Interferon-α (IFN-α) is an antiviral cytokine that has a broad spectrum of action, exhibits high activity and indirect and species specificity (5,6). IFN-α exerts its antiviral activity via activation of the Janus kinase/signal transducer and activator of transcription (JAK-STAT) signaling pathway (7,8). In addition, IFN-α inhibits tumor development by decreasing cell viability, promoting cell apoptosis and attenuating tumor angiogenesis (9–11). IFN-α serves a role in immune surveillance and regulation by enhancing the immune function of T- and B-lymphocytes, natural killer cells and macrophages to enhance the body's ability to kill cancer cells and tumor cells infected by the virus (12,13). The effect of IFN-α on anti-viral, anti-tumor and immune regulation indicates that IFN-α may be used as to treat patients with HBV-related liver cancer. However, the role served by IFN-α regulation in the development of HBV-related liver cancer remains unknown.

Hepatitis B X protein (HBx), encoded by HBV DNA, serves an important role during the development of chronic hepatitis B, liver cirrhosis and liver cancer (14). Therefore, the current study established a novel HBV-related liver cancer model by transfecting the hepatoma cell line Huh-7 with HBx-expressing lentivirus, which has been previously studied (15–18) and subsequently investigated the effect of IFN-α on the growth of cancer cells to identify its potential as a drug for treating HBV-related liver cancer.

Materials and methods

Cell culture

The human hepatoma cell line Huh-7 (The Cell Bank of Type Culture Collection of Chinese Academy of Sciences; Wuhan, China) was cultured in Dulbecco's Modified Eagle medium (DMEM; HyClone; GE Healthcare Life Sciences, Logan, UT, USA) supplemented with 10% fetal bovine serum (Gibco; Thermo Fisher Scientific, Inc., Waltham, MA, USA), 80 U/ml penicillin and 80 µg/ml streptomycin (HyClone; GE Healthcare Life Sciences). The cells were incubated in 5% CO2 at 37°C. 1,000 IU/ml of IFN-α (Sigma-Aldrich; Merck KGaA; Darmstadt, Germany) was used to treat the cells in the following experiments.

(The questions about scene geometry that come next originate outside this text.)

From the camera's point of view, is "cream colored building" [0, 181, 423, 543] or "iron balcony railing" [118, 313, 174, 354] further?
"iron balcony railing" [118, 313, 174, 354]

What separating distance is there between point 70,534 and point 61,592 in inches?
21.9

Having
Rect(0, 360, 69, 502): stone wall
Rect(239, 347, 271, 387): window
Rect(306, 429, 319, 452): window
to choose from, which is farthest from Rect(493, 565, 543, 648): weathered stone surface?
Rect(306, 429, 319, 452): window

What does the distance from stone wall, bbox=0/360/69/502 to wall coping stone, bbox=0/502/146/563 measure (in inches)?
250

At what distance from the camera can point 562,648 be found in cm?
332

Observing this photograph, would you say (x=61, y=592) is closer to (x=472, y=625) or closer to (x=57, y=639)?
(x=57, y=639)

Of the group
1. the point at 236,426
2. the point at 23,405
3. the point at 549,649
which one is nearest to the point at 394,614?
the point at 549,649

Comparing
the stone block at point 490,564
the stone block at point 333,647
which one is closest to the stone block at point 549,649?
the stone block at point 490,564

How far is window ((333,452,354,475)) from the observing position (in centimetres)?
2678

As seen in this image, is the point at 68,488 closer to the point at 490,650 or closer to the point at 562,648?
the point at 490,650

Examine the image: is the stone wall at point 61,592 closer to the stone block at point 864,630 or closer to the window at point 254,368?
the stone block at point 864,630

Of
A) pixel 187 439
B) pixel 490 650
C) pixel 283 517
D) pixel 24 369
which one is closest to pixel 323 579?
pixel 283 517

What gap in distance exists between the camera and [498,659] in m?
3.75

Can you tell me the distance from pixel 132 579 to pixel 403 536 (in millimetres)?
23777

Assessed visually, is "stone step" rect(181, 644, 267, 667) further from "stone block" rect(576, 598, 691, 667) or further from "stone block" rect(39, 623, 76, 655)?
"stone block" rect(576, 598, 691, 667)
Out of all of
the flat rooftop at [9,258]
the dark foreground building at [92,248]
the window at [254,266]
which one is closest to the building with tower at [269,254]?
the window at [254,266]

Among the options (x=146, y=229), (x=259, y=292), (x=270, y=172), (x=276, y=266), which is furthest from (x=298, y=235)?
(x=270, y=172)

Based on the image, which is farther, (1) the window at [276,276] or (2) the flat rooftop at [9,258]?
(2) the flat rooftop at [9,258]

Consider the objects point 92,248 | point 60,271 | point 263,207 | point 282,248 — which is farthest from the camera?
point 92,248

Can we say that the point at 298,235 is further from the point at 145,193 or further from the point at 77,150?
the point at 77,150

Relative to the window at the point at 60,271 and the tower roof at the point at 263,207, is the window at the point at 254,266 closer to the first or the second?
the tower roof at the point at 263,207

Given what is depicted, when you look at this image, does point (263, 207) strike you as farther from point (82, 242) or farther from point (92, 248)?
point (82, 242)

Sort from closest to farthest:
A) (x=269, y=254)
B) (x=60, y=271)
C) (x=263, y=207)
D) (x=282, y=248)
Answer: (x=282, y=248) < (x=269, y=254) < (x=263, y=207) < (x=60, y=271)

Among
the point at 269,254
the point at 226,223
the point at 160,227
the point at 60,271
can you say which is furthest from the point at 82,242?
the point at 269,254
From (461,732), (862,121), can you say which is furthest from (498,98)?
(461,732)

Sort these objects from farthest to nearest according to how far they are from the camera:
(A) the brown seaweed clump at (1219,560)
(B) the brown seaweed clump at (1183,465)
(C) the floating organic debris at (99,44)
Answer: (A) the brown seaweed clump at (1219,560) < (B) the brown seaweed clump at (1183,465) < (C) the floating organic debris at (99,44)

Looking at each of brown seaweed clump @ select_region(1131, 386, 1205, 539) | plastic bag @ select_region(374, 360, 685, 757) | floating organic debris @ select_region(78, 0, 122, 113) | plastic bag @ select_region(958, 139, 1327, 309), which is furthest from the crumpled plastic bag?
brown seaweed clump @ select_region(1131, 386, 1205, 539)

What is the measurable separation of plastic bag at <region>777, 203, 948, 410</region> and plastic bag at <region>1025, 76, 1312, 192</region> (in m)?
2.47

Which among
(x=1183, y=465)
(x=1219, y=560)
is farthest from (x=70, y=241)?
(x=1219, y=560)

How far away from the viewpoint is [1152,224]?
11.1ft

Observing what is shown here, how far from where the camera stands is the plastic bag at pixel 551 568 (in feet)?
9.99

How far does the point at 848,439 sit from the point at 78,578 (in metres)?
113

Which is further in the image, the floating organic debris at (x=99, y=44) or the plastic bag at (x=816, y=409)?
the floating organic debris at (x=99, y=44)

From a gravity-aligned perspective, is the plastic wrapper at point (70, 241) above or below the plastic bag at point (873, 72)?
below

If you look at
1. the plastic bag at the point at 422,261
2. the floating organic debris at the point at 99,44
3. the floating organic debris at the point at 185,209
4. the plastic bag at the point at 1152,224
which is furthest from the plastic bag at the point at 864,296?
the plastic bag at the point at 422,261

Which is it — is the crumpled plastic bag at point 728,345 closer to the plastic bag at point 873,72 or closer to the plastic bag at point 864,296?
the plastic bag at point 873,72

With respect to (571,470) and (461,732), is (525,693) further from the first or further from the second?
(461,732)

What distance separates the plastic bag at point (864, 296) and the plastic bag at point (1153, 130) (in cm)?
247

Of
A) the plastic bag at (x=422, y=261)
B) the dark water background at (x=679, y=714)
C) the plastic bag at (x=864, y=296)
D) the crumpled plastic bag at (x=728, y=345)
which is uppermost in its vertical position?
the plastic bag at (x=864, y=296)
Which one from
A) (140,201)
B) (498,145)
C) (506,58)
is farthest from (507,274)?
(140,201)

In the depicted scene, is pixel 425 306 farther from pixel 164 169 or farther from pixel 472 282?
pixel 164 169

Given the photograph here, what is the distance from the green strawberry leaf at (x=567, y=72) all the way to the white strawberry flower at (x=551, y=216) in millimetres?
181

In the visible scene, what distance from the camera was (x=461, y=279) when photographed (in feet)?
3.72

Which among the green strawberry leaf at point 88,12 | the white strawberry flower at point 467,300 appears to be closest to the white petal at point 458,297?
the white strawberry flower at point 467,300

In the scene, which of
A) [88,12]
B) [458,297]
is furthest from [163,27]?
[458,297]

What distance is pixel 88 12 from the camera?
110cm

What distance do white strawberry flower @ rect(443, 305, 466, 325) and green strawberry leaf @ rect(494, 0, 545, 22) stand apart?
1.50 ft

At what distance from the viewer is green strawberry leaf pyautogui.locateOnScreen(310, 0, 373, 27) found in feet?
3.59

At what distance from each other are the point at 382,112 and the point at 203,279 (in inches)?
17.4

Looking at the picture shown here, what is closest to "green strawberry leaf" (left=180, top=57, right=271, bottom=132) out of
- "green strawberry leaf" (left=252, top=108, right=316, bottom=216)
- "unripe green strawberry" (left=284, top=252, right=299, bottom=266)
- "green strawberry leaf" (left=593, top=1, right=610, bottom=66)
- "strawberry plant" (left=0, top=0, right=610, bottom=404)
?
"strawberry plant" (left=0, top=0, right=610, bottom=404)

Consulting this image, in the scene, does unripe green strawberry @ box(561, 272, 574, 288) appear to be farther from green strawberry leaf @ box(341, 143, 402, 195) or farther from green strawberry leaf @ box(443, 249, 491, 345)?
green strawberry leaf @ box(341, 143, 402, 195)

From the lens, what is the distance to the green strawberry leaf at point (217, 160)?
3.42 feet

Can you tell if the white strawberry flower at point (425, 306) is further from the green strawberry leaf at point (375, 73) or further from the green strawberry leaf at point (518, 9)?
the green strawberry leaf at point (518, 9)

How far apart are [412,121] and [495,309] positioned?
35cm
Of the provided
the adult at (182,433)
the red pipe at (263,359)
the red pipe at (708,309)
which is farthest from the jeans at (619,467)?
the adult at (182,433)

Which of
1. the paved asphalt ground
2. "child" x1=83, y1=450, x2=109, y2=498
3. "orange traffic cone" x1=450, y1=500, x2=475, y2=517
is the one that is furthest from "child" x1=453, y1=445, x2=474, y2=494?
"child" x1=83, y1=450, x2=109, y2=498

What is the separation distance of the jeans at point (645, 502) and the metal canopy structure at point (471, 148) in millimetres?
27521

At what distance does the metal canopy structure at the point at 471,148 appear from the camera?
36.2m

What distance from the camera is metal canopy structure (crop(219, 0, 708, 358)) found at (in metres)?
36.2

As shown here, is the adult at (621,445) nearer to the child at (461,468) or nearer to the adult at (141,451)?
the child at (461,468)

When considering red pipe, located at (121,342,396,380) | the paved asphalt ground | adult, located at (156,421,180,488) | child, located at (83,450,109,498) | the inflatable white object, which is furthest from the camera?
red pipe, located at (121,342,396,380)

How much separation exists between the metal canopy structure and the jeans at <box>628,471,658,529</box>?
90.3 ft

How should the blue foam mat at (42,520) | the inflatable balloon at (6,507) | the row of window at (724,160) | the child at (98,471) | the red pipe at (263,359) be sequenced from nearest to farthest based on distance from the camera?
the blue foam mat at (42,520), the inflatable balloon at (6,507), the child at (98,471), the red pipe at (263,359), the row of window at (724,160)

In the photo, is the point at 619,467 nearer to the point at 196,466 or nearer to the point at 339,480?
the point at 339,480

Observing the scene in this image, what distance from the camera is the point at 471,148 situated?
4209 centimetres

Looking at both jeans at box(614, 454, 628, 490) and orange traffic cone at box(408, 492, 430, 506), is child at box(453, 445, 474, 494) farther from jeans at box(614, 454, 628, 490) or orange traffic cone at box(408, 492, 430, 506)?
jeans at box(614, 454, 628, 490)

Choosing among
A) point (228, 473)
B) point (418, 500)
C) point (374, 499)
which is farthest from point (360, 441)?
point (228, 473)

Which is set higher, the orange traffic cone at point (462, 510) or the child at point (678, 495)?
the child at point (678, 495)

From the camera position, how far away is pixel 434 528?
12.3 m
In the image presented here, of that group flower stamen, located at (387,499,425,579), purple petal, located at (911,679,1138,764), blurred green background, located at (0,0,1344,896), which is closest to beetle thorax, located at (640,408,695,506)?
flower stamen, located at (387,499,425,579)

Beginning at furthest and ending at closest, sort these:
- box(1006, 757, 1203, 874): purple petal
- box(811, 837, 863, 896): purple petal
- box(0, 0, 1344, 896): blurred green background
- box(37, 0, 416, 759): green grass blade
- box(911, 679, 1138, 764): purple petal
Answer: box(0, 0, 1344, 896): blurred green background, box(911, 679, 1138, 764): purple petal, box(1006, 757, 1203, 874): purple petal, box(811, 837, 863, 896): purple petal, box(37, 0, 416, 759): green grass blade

Transfection of HBx-expressing lentivirus into Huh-7 cells

HBx-expressing lentivirus was produced from pLenti6.2/V5-DEST plasmid (Invitrogen; Thermo Fisher Scientific, Inc., Waltham, MA, USA) with the second generational system. Briefly, the packaging plasmids were transformed into 293T cells with Lipofectamine 2000 (Invitrogen; Thermo Fisher Scientific, Inc.) according to the manufacturer's protocol. Lentivirus was harvested 72 h after transfection, and then the titer was determined as described previously (19). Huh-7 cells were transfected with 3×107 infectious units per milliliter of HBx-expressing lentivirus (Novobio Scientific, Inc., Shanghai, China) on a 96-well plate. The control cells were transfected with the same concentration of empty lentivirus. Medium was replaced 24 h following transfection, and subsequent experiments began 24 h post transfection.

Treatment groups

The following four groups were used in the present study: Control (no treatment); IFN-α only, Huh-7 cells were treated with 1,000 IU/ml of IFN-α for 24 h at 37°C; HBx infected cells, Huh-7 cells were transfected with 3×107 infectious units per milliliter of HBx-expressing lentivirus for 24 h at 37°C; HBx+IFN-α group, after the transfection of HBx-expressing lentivirus for 24 h, Huh-7 cells were treated with 1,000 IU/ml of IFN-α for an additional 24 h.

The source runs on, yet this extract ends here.